Size Bunları Okullarda Öğretmezler: Hayata Dair Bilimsel Olmayan 13 Gerçek

Evet, belki bu maddeleri bilimsel olarak açıklayamam, deneylerle ispatlayamam ama bunlar gerçek. Biz hayat okulundan mezunuz kardeşim, bunların hepsi tecrübeler ışığında üretilmiş fikirler!

1. Evlilik aşkı öldürmez.

Öldürmez. Ölüyorsa aşk değildir o. Aslında bu biraz da evlilikten ne beklediğinizle alakalı bir durum. Birbirinize destek olmazsanız, birbirinizi dinlemezseniz, eşinizi size ait bir eşya gibi görürseniz tabii ki aşkınız ölür. At çöpe bu cümleyi artık. İlişki yürütemeyenlerin, hayatı olduramayanların yalanı bu.

2. Zıt kutuplar birbirini çekmez.

Bu da yıllardır kendimize söylediğimiz hatta ilişkiler konusunda ahkam kesmeye bayılan insanların bize söylediği bir yalan. Ortak hiçbir beğeninizin olmadığı, birlikte film izleyecekken bile tartışmalar yaşadığınız, asla ortak noktada buluşamadığınız bir insanla mutlu olmanız sizce de çok düşük bir ihtimal değil mi?

Belki de, aslında aşık olmadığımız bir insanı kendimize kabul ettirmek için sarılıyoruz bu cümleye. 'Zıt kutuplar birbirini çekermiş ya demek ki ondan tutuldum ona böyle'. Hayır böyle bir şey yok. Ya o gayet de senin gibi bir insan ya da sen olmadığın bir kişi gibi davranıyorsun.

3. Mesaja cevap verme süresinin hiçbir önemi yoktur.

Tutturmuşsunuz gidiyor bir 'Mesaja geç cevap verme nefreti'. Sanıyorsunuz ki insanlar telefonları ellerinde sizin mesaj atmanızı bekliyor. Bundan artık vazgeçelim. İşimiz gücümüz var. Telefonumuz elimize yapışık bir şekilde yaşamadığımız için özür dileriz ama bu böyle ne yazık ki. Mesajınıza geç cevap vermemiz sizi daha az sevdiğimizi, size değer vermediğimizi göstermez. Bu en az 'Tüm esmerler elma sever' kadar saçma ve kaynaksız bir genellemedir. Yapmayın. Bırakın insanlar görünce cevap versin.
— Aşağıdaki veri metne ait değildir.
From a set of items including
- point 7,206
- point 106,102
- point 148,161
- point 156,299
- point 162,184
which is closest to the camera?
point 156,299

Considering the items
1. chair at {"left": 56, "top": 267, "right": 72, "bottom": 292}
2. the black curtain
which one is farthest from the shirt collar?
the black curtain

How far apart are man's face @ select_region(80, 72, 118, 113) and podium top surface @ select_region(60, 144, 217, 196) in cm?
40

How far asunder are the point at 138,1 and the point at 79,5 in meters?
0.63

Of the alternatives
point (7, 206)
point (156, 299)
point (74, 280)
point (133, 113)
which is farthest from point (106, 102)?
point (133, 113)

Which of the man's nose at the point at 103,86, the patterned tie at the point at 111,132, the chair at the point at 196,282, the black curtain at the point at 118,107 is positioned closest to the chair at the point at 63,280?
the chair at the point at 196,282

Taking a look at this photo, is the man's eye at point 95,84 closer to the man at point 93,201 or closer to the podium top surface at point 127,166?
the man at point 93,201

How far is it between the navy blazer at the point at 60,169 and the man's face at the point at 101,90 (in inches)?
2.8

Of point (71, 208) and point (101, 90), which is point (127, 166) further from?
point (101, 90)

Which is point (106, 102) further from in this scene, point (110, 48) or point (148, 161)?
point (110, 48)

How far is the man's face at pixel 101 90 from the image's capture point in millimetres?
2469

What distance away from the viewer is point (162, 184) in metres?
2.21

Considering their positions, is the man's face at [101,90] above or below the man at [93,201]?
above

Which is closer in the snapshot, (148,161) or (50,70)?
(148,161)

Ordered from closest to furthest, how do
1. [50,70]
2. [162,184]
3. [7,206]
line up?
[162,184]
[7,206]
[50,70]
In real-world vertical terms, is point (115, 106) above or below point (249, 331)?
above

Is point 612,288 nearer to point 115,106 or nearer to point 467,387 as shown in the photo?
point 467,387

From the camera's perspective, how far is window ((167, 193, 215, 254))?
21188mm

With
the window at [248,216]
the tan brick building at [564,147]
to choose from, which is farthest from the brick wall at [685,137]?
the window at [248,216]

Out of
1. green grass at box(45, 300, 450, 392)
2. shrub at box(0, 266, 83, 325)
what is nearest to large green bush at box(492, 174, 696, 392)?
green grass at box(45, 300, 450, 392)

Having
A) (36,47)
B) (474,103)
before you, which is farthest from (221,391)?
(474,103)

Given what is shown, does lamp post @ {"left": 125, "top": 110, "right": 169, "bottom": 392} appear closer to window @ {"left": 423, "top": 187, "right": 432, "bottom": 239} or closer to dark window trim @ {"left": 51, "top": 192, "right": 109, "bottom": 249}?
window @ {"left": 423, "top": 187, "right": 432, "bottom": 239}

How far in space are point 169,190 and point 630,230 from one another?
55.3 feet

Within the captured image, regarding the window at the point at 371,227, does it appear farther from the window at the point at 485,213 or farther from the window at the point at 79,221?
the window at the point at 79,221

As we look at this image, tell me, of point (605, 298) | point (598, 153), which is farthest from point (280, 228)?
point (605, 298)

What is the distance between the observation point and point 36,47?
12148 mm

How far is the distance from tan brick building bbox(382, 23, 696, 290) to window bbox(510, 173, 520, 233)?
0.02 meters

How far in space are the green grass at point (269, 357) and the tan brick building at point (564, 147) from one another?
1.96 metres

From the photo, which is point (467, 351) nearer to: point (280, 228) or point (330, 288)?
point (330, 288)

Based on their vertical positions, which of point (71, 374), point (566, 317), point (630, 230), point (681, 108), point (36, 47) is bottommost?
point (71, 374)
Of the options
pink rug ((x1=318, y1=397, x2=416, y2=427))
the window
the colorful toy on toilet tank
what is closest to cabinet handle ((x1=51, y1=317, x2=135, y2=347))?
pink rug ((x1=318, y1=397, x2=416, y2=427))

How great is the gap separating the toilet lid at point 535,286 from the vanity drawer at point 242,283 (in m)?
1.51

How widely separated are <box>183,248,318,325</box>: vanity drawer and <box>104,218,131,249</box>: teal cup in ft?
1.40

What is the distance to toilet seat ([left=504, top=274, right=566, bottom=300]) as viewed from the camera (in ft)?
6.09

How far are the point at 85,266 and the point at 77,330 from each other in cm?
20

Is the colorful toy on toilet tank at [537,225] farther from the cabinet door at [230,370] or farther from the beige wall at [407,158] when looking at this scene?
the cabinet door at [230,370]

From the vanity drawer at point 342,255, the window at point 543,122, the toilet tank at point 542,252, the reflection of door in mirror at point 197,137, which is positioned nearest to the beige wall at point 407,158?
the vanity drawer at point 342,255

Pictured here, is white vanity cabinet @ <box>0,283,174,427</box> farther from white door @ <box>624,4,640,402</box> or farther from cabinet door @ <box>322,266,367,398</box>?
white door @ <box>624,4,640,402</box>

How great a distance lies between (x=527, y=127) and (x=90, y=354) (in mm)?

4. Ne kadar kazanırsan kazan maaşın sana asla yetmez.

Büyüklerimiz hep der ya 'Ayağını yorganına göre uzat.' diye, yorgan yok ki nereye uzatalım ayağımızı? Maaş yatıyor. Kiraydı, faturalardı, kredi kartıydı derken hoop maaş günü birden ay sonuna dönüşüyor. Üstelik bunun az ya da çok kazanmakla da ilgisi yok. Herkesin kendine göre bir harcaması var ve hiçbir para bize yetmiyor, yetemeyecek.

5. Özellikle bir ürün satın almak için evden çıktığınızda, o ürünü alamadan eve dönersiniz.

Yarabbim bu nasıl acıdır. Evden çıkarken binbir çeşit söz verirsin kendine. 'Sadece ihtiyacım olan şeyi alıp döneceğim.' dersin kararlı bir şekilde. Sonra o parıltılı, kocaman indirim yazılarının olduğu mağazaların içinde bulursun kendini. Artık çok geçtir. Zaten kandırılmaya, bir şeyler satın almaya o kadar hazırsındır ki, seçim yapmaya çok da şansın olmayacaktır. Pantolon almak için evden çıkıp darbeli matkap alıp eve geleceksin. 'Yuh artık o kadar da olmaz.' demeyin, oluyor.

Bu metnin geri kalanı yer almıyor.